**TASK DETAILS**.
Transcribe all of the listing exactly.

**MATERIAL FOR THIS TASK**.
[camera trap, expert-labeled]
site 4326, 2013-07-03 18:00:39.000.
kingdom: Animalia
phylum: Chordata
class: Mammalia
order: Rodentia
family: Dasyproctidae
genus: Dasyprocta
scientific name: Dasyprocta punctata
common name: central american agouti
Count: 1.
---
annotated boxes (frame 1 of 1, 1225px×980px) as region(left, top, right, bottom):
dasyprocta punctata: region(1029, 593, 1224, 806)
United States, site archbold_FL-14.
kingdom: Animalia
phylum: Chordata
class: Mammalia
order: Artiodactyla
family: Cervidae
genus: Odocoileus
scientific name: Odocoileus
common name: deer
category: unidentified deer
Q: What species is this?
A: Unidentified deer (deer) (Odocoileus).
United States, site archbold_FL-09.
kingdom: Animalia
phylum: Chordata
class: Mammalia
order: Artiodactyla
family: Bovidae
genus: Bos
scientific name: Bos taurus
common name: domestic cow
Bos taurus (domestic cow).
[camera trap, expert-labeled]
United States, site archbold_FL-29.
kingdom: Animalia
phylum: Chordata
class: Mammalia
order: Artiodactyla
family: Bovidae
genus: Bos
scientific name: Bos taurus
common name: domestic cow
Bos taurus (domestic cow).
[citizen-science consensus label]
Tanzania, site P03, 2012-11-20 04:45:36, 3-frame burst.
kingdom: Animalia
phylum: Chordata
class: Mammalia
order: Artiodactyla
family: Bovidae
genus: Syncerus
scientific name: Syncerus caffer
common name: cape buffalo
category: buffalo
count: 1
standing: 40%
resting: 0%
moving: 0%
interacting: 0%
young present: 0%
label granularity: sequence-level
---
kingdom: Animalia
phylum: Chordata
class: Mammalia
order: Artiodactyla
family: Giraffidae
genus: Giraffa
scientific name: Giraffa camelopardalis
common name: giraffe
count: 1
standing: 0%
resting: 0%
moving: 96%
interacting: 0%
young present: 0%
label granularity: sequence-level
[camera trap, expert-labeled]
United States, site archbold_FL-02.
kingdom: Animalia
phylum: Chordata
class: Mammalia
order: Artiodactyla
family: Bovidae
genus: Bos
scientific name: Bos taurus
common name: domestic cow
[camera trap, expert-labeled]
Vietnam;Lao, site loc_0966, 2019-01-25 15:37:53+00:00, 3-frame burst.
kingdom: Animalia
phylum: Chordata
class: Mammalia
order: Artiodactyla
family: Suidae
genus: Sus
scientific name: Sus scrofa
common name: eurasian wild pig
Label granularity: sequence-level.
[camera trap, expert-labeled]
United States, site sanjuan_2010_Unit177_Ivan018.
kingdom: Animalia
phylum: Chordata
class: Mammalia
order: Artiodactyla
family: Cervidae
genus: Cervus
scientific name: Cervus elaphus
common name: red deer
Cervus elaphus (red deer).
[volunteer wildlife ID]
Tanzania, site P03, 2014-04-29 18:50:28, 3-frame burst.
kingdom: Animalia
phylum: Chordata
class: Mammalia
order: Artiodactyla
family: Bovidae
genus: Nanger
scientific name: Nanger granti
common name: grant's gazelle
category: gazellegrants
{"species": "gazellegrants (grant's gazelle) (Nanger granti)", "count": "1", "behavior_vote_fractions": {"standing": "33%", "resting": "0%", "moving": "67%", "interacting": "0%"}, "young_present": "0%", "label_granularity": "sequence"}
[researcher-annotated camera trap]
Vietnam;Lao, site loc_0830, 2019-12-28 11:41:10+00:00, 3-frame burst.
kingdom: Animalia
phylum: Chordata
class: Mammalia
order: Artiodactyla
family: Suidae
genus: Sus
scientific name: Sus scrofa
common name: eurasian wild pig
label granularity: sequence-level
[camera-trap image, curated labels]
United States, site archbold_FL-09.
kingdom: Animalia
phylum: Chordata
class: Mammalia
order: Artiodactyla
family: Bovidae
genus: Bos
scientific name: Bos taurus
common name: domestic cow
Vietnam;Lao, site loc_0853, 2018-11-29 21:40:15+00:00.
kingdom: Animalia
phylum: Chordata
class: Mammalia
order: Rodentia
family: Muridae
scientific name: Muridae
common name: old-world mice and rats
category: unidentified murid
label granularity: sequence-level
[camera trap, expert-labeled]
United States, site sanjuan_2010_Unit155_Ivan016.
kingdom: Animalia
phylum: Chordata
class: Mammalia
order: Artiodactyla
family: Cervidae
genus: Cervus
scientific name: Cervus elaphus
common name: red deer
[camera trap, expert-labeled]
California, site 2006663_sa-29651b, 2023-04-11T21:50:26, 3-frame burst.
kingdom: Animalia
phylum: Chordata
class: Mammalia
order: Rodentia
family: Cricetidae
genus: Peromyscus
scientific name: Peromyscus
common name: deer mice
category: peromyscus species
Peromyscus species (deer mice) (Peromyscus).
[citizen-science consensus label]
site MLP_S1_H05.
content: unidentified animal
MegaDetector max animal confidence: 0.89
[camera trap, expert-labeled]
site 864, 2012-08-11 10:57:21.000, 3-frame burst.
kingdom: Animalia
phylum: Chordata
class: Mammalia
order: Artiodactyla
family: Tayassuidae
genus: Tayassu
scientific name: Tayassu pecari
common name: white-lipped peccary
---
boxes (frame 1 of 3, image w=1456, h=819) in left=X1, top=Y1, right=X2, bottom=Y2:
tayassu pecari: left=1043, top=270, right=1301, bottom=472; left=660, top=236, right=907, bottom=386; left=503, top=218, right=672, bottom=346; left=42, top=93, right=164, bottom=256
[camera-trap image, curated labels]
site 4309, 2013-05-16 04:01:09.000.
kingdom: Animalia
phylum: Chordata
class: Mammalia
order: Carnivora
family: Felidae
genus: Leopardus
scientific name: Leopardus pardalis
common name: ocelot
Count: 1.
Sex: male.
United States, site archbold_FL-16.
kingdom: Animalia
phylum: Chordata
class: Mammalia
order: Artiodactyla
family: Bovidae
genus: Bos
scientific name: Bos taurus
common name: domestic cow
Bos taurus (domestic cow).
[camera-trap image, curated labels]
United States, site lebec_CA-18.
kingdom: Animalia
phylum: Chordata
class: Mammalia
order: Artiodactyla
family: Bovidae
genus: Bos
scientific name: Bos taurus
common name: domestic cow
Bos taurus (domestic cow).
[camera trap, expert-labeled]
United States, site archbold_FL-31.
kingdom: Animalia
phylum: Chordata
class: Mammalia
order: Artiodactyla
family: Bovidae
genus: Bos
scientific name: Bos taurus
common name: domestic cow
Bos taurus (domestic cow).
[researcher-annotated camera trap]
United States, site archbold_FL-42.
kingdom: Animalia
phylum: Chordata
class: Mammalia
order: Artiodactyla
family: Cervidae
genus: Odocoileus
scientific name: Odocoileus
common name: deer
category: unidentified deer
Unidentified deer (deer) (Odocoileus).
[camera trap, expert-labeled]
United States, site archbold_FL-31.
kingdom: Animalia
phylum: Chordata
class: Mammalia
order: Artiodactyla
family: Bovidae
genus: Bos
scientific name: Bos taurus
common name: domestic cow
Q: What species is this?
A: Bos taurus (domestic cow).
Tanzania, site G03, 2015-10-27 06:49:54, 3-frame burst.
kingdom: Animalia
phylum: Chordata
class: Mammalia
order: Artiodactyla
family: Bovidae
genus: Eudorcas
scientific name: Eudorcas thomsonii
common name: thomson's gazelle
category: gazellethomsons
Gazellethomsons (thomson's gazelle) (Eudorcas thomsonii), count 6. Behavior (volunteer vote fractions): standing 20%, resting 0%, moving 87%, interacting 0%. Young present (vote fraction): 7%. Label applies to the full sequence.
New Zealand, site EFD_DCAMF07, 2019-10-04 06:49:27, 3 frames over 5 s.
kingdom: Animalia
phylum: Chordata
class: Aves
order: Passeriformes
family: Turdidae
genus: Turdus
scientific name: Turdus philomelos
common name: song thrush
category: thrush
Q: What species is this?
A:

**OUTPUT BELOW**.
[camera trap, expert-labeled]
site 4326, 2013-07-03 18:00:39.000.
kingdom: Animalia
phylum: Chordata
class: Mammalia
order: Rodentia
family: Dasyproctidae
genus: Dasyprocta
scientific name: Dasyprocta punctata
common name: central american agouti
Count: 1.
---
annotated boxes (frame 1 of 1, 1225px×980px) as region(left, top, right, bottom):
dasyprocta punctata: region(1029, 593, 1224, 806)
United States, site archbold_FL-14.
kingdom: Animalia
phylum: Chordata
class: Mammalia
order: Artiodactyla
family: Cervidae
genus: Odocoileus
scientific name: Odocoileus
common name: deer
category: unidentified deer
Q: What species is this?
A: Unidentified deer (deer) (Odocoileus).
United States, site archbold_FL-09.
kingdom: Animalia
phylum: Chordata
class: Mammalia
order: Artiodactyla
family: Bovidae
genus: Bos
scientific name: Bos taurus
common name: domestic cow
Bos taurus (domestic cow).
[camera trap, expert-labeled]
United States, site archbold_FL-29.
kingdom: Animalia
phylum: Chordata
class: Mammalia
order: Artiodactyla
family: Bovidae
genus: Bos
scientific name: Bos taurus
common name: domestic cow
Bos taurus (domestic cow).
[citizen-science consensus label]
Tanzania, site P03, 2012-11-20 04:45:36, 3-frame burst.
kingdom: Animalia
phylum: Chordata
class: Mammalia
order: Artiodactyla
family: Bovidae
genus: Syncerus
scientific name: Syncerus caffer
common name: cape buffalo
category: buffalo
count: 1
standing: 40%
resting: 0%
moving: 0%
interacting: 0%
young present: 0%
label granularity: sequence-level
---
kingdom: Animalia
phylum: Chordata
class: Mammalia
order: Artiodactyla
family: Giraffidae
genus: Giraffa
scientific name: Giraffa camelopardalis
common name: giraffe
count: 1
standing: 0%
resting: 0%
moving: 96%
interacting: 0%
young present: 0%
label granularity: sequence-level
[camera trap, expert-labeled]
United States, site archbold_FL-02.
kingdom: Animalia
phylum: Chordata
class: Mammalia
order: Artiodactyla
family: Bovidae
genus: Bos
scientific name: Bos taurus
common name: domestic cow
[camera trap, expert-labeled]
Vietnam;Lao, site loc_0966, 2019-01-25 15:37:53+00:00, 3-frame burst.
kingdom: Animalia
phylum: Chordata
class: Mammalia
order: Artiodactyla
family: Suidae
genus: Sus
scientific name: Sus scrofa
common name: eurasian wild pig
Label granularity: sequence-level.
[camera trap, expert-labeled]
United States, site sanjuan_2010_Unit177_Ivan018.
kingdom: Animalia
phylum: Chordata
class: Mammalia
order: Artiodactyla
family: Cervidae
genus: Cervus
scientific name: Cervus elaphus
common name: red deer
Cervus elaphus (red deer).
[volunteer wildlife ID]
Tanzania, site P03, 2014-04-29 18:50:28, 3-frame burst.
kingdom: Animalia
phylum: Chordata
class: Mammalia
order: Artiodactyla
family: Bovidae
genus: Nanger
scientific name: Nanger granti
common name: grant's gazelle
category: gazellegrants
{"species": "gazellegrants (grant's gazelle) (Nanger granti)", "count": "1", "behavior_vote_fractions": {"standing": "33%", "resting": "0%", "moving": "67%", "interacting": "0%"}, "young_present": "0%", "label_granularity": "sequence"}
[researcher-annotated camera trap]
Vietnam;Lao, site loc_0830, 2019-12-28 11:41:10+00:00, 3-frame burst.
kingdom: Animalia
phylum: Chordata
class: Mammalia
order: Artiodactyla
family: Suidae
genus: Sus
scientific name: Sus scrofa
common name: eurasian wild pig
label granularity: sequence-level
[camera-trap image, curated labels]
United States, site archbold_FL-09.
kingdom: Animalia
phylum: Chordata
class: Mammalia
order: Artiodactyla
family: Bovidae
genus: Bos
scientific name: Bos taurus
common name: domestic cow
Vietnam;Lao, site loc_0853, 2018-11-29 21:40:15+00:00.
kingdom: Animalia
phylum: Chordata
class: Mammalia
order: Rodentia
family: Muridae
scientific name: Muridae
common name: old-world mice and rats
category: unidentified murid
label granularity: sequence-level
[camera trap, expert-labeled]
United States, site sanjuan_2010_Unit155_Ivan016.
kingdom: Animalia
phylum: Chordata
class: Mammalia
order: Artiodactyla
family: Cervidae
genus: Cervus
scientific name: Cervus elaphus
common name: red deer
[camera trap, expert-labeled]
California, site 2006663_sa-29651b, 2023-04-11T21:50:26, 3-frame burst.
kingdom: Animalia
phylum: Chordata
class: Mammalia
order: Rodentia
family: Cricetidae
genus: Peromyscus
scientific name: Peromyscus
common name: deer mice
category: peromyscus species
Peromyscus species (deer mice) (Peromyscus).
[citizen-science consensus label]
site MLP_S1_H05.
content: unidentified animal
MegaDetector max animal confidence: 0.89
[camera trap, expert-labeled]
site 864, 2012-08-11 10:57:21.000, 3-frame burst.
kingdom: Animalia
phylum: Chordata
class: Mammalia
order: Artiodactyla
family: Tayassuidae
genus: Tayassu
scientific name: Tayassu pecari
common name: white-lipped peccary
---
boxes (frame 1 of 3, image w=1456, h=819) in left=X1, top=Y1, right=X2, bottom=Y2:
tayassu pecari: left=1043, top=270, right=1301, bottom=472; left=660, top=236, right=907, bottom=386; left=503, top=218, right=672, bottom=346; left=42, top=93, right=164, bottom=256
[camera-trap image, curated labels]
site 4309, 2013-05-16 04:01:09.000.
kingdom: Animalia
phylum: Chordata
class: Mammalia
order: Carnivora
family: Felidae
genus: Leopardus
scientific name: Leopardus pardalis
common name: ocelot
Count: 1.
Sex: male.
United States, site archbold_FL-16.
kingdom: Animalia
phylum: Chordata
class: Mammalia
order: Artiodactyla
family: Bovidae
genus: Bos
scientific name: Bos taurus
common name: domestic cow
Bos taurus (domestic cow).
[camera-trap image, curated labels]
United States, site lebec_CA-18.
kingdom: Animalia
phylum: Chordata
class: Mammalia
order: Artiodactyla
family: Bovidae
genus: Bos
scientific name: Bos taurus
common name: domestic cow
Bos taurus (domestic cow).
[camera trap, expert-labeled]
United States, site archbold_FL-31.
kingdom: Animalia
phylum: Chordata
class: Mammalia
order: Artiodactyla
family: Bovidae
genus: Bos
scientific name: Bos taurus
common name: domestic cow
Bos taurus (domestic cow).
[researcher-annotated camera trap]
United States, site archbold_FL-42.
kingdom: Animalia
phylum: Chordata
class: Mammalia
order: Artiodactyla
family: Cervidae
genus: Odocoileus
scientific name: Odocoileus
common name: deer
category: unidentified deer
Unidentified deer (deer) (Odocoileus).
[camera trap, expert-labeled]
United States, site archbold_FL-31.
kingdom: Animalia
phylum: Chordata
class: Mammalia
order: Artiodactyla
family: Bovidae
genus: Bos
scientific name: Bos taurus
common name: domestic cow
Q: What species is this?
A: Bos taurus (domestic cow).
Tanzania, site G03, 2015-10-27 06:49:54, 3-frame burst.
kingdom: Animalia
phylum: Chordata
class: Mammalia
order: Artiodactyla
family: Bovidae
genus: Eudorcas
scientific name: Eudorcas thomsonii
common name: thomson's gazelle
category: gazellethomsons
Gazellethomsons (thomson's gazelle) (Eudorcas thomsonii), count 6. Behavior (volunteer vote fractions): standing 20%, resting 0%, moving 87%, interacting 0%. Young present (vote fraction): 7%. Label applies to the full sequence.
New Zealand, site EFD_DCAMF07, 2019-10-04 06:49:27, 3 frames over 5 s.
kingdom: Animalia
phylum: Chordata
class: Aves
order: Passeriformes
family: Turdidae
genus: Turdus
scientific name: Turdus philomelos
common name: song thrush
category: thrush
Q: What species is this?
A:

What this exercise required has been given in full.